> _TASK ITEM 1_: In the article on the 2020 ACA plan rules, retype the passage that begins with the words "The premium assistance" and ends after the words "silver-tier ACA plans.".
> _TASK ITEM 2_: According to the article on the 2020 ACA plan rules, how much is the total federal financial assistance projected to drop?

CMS unveils 2020 rules for ACA plans
Grant Huang, CPC, CPMA
Director of Content
CMS has just released its final rule on required benefits and coverage guidelines for health plans sold on the Affordable Care Act’s (ACA) exchanges. The 400-page final rule, which is known as the Notice of Benefit and Payment Parameters (NBPP) for the 2020 coverage year, sets out the minimum required benefits for ACA exchange plans as well as how premium assistance is determined for low-income beneficiaries.
The premium assistance formula is one of the most important takeaways from the 2020 rule. For 2020, CMS is rebasing its assistance formula using a combination of average premium costs for both individual and employer-assisted insurance plans. The end result will be an estimated $900 million reduction in the total amount of financial assistance provided by the federal government, according to CMS projections.
That in turn is estimated to translate into as many as 100,000 fewer exchange plan enrollees in 2020. This change is expected to help offset the increased spending on federal subsidies that occurred after the Trump administration decided to stop issuing cost-sharing payments to insurers. When the federal dollars dried up, many insurers responded by “silver loading,” a practice in which they increase the costs of premiums for silver-tier ACA plans.
This capitalizes on a provision in the ACA which uses the premiums for silver-tier plans to determine the amount of federal subsidies available to very low-income individuals (those with annual incomes below 400% of the federal poverty level). When the silver plans’ premiums increased, federal subsidies rose in response due to the way the ACA is written. CMS considered banning silver-loading for 2020, but the final rule did not make any changes to the practice.
Promoting generics, copay accumulators
The NBPP final rule also gives insurers more flexibility on prescription drugs, allowing them to make mid-year changes to their drug formularies. This move is intended to promote the use of generic drugs, CMS says.

> _DATASET RECORDS_:
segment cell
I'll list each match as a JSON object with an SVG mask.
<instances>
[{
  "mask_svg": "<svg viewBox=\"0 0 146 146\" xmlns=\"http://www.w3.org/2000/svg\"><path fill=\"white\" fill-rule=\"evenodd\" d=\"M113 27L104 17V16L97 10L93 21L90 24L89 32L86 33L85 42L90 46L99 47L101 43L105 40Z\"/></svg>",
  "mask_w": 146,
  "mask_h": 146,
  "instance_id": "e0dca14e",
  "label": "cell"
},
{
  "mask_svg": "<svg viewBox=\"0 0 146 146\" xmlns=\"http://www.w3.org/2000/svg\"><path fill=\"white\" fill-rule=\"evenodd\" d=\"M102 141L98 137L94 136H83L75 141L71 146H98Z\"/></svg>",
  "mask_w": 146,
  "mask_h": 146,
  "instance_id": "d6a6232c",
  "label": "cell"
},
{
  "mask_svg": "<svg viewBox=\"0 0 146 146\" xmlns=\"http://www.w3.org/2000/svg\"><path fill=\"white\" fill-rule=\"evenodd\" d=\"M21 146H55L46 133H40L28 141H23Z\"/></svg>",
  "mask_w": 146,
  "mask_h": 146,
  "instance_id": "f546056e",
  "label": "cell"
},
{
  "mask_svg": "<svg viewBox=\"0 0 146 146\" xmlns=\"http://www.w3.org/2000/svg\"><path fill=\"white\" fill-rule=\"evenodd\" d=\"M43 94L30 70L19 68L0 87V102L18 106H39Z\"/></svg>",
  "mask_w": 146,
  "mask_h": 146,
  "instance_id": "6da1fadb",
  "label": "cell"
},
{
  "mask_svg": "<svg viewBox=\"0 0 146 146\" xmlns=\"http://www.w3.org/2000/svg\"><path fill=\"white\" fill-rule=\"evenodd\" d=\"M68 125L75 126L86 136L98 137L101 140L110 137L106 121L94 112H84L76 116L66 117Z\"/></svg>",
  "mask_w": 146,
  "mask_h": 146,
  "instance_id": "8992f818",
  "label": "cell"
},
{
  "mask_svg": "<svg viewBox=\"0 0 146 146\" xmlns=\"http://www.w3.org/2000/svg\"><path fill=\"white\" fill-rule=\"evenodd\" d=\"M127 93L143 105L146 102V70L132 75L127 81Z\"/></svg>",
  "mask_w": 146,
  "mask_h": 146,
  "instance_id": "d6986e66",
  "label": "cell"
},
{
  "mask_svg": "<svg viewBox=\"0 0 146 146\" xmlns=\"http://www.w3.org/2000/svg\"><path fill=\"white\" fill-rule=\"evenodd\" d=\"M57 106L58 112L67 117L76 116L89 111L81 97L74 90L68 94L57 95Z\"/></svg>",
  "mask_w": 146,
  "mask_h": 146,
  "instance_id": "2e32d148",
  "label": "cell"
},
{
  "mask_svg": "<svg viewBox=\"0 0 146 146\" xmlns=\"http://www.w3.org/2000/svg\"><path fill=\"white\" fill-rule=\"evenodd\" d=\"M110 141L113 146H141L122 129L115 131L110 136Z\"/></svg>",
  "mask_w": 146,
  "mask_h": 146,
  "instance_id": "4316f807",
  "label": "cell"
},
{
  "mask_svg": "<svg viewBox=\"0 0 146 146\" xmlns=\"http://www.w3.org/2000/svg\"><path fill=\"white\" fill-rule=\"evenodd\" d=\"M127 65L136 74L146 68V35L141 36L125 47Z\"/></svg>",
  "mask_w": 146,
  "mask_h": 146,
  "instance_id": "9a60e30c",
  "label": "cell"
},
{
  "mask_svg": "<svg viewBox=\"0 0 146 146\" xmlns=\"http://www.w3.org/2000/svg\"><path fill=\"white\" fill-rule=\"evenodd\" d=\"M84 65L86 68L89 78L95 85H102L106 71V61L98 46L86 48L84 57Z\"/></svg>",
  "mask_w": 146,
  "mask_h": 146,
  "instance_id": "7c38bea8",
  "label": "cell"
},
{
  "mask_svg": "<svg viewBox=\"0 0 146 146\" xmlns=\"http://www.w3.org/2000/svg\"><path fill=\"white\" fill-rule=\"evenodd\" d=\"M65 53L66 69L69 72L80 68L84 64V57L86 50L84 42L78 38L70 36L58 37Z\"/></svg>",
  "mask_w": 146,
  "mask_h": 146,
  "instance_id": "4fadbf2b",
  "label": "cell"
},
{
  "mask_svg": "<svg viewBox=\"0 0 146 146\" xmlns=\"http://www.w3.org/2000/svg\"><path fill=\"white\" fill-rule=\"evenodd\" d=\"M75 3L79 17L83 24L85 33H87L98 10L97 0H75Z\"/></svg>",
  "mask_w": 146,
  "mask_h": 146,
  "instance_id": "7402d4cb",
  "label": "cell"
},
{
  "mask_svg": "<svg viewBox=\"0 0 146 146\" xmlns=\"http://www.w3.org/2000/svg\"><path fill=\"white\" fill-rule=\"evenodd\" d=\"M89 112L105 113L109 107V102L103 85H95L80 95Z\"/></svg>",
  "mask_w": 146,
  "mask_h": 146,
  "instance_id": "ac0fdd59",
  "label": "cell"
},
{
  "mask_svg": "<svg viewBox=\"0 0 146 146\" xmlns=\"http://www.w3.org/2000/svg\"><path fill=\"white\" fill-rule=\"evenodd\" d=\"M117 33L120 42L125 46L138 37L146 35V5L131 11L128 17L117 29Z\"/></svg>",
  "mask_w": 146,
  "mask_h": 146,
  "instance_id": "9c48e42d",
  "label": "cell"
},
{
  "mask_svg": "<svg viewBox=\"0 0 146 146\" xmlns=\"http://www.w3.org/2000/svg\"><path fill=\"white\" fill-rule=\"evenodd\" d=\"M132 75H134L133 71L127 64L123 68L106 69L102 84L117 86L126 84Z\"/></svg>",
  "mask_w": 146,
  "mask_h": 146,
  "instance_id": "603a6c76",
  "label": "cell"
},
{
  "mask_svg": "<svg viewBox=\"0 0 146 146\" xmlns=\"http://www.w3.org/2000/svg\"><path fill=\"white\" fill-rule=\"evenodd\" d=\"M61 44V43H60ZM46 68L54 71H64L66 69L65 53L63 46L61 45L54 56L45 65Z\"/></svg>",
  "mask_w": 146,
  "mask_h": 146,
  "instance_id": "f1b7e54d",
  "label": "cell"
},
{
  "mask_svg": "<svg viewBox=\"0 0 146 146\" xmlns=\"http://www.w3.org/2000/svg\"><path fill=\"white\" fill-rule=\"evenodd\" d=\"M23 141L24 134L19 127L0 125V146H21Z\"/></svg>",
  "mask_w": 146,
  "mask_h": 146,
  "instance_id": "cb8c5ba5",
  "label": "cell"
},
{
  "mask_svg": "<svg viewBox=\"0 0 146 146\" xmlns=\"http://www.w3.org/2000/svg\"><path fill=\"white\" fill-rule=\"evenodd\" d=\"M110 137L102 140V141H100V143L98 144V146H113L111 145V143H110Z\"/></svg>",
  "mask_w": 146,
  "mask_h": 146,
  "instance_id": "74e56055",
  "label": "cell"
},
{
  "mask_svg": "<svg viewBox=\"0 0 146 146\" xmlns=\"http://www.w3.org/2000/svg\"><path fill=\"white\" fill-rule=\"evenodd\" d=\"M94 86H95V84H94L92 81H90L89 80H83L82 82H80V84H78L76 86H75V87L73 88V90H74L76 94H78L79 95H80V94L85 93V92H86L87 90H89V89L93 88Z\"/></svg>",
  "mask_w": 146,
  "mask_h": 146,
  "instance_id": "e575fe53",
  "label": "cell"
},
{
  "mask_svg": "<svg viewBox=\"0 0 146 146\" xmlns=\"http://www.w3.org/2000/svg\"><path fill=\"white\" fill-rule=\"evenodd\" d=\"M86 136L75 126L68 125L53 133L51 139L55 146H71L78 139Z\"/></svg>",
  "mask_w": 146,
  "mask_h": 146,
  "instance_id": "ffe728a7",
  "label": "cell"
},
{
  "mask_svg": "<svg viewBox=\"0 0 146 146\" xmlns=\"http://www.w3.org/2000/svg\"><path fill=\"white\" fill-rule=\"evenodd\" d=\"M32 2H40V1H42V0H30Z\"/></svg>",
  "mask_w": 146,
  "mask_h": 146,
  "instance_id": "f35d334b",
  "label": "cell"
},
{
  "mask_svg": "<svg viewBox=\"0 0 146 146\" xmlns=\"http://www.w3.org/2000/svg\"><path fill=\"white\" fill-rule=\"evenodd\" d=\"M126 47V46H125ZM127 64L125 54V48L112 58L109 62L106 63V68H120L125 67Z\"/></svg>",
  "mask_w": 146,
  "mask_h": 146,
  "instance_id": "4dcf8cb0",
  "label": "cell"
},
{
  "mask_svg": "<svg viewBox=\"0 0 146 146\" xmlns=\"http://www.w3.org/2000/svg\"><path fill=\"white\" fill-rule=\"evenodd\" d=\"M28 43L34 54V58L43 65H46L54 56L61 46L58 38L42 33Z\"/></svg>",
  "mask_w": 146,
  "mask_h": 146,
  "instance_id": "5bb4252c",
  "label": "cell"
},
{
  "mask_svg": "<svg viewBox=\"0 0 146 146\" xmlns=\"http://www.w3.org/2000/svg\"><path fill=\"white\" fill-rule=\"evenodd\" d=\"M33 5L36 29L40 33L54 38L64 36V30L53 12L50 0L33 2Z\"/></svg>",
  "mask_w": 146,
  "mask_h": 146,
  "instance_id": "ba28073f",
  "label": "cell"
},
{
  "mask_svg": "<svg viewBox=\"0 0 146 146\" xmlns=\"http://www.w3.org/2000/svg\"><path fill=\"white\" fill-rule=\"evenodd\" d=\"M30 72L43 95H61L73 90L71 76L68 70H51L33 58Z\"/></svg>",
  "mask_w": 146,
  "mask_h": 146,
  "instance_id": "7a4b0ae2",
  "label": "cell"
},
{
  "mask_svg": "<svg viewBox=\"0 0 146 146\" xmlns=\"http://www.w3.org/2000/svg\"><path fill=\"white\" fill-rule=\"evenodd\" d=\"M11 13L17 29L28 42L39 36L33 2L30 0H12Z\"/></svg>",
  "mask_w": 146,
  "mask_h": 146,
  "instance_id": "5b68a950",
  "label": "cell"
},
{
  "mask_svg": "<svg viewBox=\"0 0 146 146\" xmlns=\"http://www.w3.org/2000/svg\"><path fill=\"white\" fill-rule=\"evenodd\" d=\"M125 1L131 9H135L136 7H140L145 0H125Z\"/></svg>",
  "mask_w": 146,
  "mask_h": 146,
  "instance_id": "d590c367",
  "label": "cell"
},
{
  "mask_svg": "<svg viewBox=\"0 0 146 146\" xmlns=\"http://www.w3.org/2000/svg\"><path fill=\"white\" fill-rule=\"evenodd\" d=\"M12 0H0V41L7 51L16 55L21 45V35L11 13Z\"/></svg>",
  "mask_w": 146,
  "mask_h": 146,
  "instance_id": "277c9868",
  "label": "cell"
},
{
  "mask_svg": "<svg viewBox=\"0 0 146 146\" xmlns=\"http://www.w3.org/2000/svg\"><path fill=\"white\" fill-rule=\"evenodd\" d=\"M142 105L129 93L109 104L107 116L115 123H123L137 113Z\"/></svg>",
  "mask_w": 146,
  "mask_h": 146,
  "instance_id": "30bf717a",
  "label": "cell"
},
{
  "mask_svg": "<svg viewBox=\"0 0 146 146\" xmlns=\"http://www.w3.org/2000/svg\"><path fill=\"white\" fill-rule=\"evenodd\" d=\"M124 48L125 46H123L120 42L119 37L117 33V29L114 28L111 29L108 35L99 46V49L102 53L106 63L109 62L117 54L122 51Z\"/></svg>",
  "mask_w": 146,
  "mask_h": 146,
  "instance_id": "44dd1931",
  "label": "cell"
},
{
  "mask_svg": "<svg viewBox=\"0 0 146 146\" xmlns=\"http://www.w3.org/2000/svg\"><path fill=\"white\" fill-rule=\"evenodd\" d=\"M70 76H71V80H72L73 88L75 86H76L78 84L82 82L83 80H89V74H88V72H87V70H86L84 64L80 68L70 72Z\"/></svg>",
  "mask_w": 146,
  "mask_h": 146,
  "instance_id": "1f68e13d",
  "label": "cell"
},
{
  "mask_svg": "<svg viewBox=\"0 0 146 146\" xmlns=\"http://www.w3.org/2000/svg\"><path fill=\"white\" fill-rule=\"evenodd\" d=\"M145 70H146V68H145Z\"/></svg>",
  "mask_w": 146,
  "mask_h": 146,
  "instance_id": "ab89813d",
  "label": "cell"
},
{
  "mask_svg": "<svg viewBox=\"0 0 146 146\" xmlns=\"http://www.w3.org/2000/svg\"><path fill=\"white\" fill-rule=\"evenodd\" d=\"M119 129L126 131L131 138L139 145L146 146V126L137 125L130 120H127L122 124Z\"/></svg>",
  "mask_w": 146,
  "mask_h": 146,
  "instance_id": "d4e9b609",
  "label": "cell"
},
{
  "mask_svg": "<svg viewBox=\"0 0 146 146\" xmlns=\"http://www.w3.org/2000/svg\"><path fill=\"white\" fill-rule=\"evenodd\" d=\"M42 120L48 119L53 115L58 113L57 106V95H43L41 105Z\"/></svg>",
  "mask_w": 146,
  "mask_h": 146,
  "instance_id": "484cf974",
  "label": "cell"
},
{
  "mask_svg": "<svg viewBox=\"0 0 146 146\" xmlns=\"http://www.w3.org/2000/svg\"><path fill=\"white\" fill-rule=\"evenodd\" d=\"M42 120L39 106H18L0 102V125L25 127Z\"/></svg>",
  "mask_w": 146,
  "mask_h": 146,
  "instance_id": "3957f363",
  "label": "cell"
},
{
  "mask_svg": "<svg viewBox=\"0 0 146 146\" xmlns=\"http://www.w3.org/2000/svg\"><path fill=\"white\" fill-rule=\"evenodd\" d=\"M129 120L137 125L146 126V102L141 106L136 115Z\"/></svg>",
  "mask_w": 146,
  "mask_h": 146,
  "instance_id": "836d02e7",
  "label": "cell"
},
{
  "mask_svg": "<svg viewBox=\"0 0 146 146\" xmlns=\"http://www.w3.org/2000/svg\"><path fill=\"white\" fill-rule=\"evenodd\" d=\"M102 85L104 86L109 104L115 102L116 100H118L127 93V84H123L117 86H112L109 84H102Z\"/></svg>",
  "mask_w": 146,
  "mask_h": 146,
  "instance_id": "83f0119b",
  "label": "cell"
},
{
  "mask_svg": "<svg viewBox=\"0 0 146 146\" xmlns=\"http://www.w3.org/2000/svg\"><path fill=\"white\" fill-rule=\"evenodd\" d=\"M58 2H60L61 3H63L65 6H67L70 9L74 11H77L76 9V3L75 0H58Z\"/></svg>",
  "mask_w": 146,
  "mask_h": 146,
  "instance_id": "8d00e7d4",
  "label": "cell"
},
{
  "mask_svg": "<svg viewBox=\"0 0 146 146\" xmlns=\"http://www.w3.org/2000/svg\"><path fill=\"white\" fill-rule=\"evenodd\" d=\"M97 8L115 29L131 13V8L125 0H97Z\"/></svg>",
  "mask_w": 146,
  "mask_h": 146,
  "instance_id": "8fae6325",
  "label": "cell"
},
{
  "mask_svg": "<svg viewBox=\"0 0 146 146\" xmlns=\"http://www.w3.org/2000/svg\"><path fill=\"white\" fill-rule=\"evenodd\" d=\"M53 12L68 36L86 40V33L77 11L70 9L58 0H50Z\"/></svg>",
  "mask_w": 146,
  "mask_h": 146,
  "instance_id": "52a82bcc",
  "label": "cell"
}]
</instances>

> _RESULT 1_:
The premium assistance formula is one of the most important takeaways from the 2020 rule. For 2020, CMS is rebasing its assistance formula using a combination of average premium costs for both individual and employer-assisted insurance plans. The end result will be an estimated $900 million reduction in the total amount of financial assistance provided by the federal government, according to CMS projections.
That in turn is estimated to translate into as many as 100,000 fewer exchange plan enrollees in 2020. This change is expected to help offset the increased spending on federal subsidies that occurred after the Trump administration decided to stop issuing cost-sharing payments to insurers. When the federal dollars dried up, many insurers responded by “silver loading,” a practice in which they increase the costs of premiums for silver-tier ACA plans.

> _RESULT 2_: About $900 million.